A long time ex-resident of Madang, Mary Mennis, has just spent the past month in Madang volunteering her help in restoring the various exhibits and categorising items culminating in a new look “Haus Tumbuna”.
Mary Mennis’s background goes back to 1971 when she and her husband Brian arrived in Madang.
Brian was the Lands Officer with the Department of Lands, whilst Mary did research and writing on pottery, sailing canoes that has resulted in a number of books including:
- Archipelago of Contended People
- Potted History of PNG
- Mariners of Madang & Austronesian Canoes of Astrolabe Bay
- Sailing for Survival
- Story of Kain
- Tambuan & Tabernacle
In addition, she has produced research papers depicting the precolonial and colonial period of Madang and PNG.
Mrs Mennis wrote two historical books based on Nicholai Mikloucho-Maclay, the famous Russian naturalist who settled at Garagassi Point and Gorendu Village on the Rai Coast in 1871.
Chairman of the Madang Visitors & Cultural Bureau, Sir Peter Barter, said that a lot of work has been done in 2015 to restore the Haus Tumbuna (Provincial Museum), one of the largest in Papua New Guinea.
This was largely organised by the “Friends of the Museum” and funds were raised in hosting independence functions and admission charges.
On 5th of June, the Friends of the Museum will be hosting the official Madang Festival Dinner at the Madang Resort where 30 tables of 10 will be sold.
Again on 16th September, another dinner will be held to celebrate the 40th Anniversary of Independence.
Further funds are being raised by selling permanent diplay booths within the Haus Tumbuna to business houses who will take ownership of the specific function of the booth.
The first of these booths have been assigned to Heritage Oil, the Madang resort and Madang Lodge and Apartments.
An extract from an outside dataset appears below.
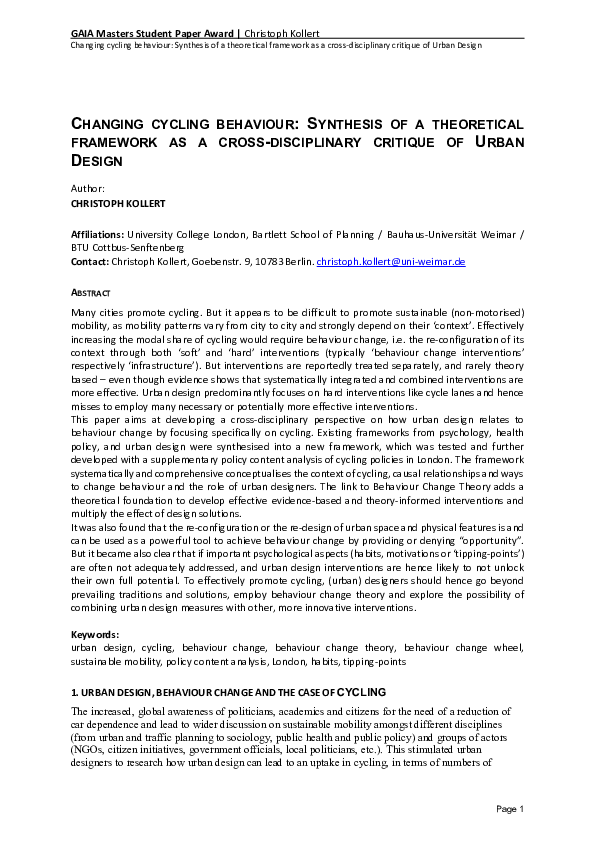 Changing Cycling Behaviour: Synthesis of a theoretical framework and a cross-disciplinary critique of urban design (Revised Edition, Shortlisted for the GAIA Master Student Paper Award 2018)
Whilst the Museum is an initiative, the Madang Provincial Government, the Provincial Government has yet to provide funding for the operation of the Museum and the Visitors Bureau other than the basic cost of wages and utility costs.
Sir Peter said that the Provincial Government recognises the contribution the private sector has made, he is confident funds will be allocated to sustain what exists and will enable the work to extend to the Districts.
The interior is now being divided into approximately 12 booths, each booth depicting the pre colonial history, followed by the German, Australian, Japanese and now the Independent state of PNG periods.
The booths will also contain displays of pottery and canoes including the Balengat Trading Canoes, head dresses, cooking utensils, traditional jewellery, architecture and artefacts from Madang and surrounding provinces.
When completed, it will become an educational tool for young people to learn their past and encourage them to retain their rich cultural heritages. It will also continue to be a tourist attraction for visitors to Madang and become the centre of cultural activities throughout the Madang Provnce.
Sir Peter thanked Mary Mennis and other volunteers for thier contribution on behalf of the friends of the Museum and the Madang Vistors and Cultural Bureau. Their commitment to helping Madang preserve their rich cultural heritage is very much appreciated and we hope that others follow this example.